_Exercise_. Below is a listing from which only part is wanted; return exactly the lines from the one with "Open In New Tab" up to and including the one with "-2 Align the".

_Material supplied_.
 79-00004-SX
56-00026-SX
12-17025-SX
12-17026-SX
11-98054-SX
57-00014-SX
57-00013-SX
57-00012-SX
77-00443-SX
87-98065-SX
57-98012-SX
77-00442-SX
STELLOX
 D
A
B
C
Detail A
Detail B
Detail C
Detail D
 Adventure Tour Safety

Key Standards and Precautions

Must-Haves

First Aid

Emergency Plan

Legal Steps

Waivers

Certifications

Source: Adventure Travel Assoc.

==

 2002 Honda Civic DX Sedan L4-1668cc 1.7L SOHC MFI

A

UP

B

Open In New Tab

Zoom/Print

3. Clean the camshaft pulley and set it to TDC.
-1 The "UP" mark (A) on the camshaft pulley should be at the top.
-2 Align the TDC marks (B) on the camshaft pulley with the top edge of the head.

_Worked solution_.
Open In New Tab

Zoom/Print

3. Clean the camshaft pulley and set it to TDC.
-1 The "UP" mark (A) on the camshaft pulley should be at the top.
-2 Align the TDC marks (B) on the camshaft pulley with the top edge of the head.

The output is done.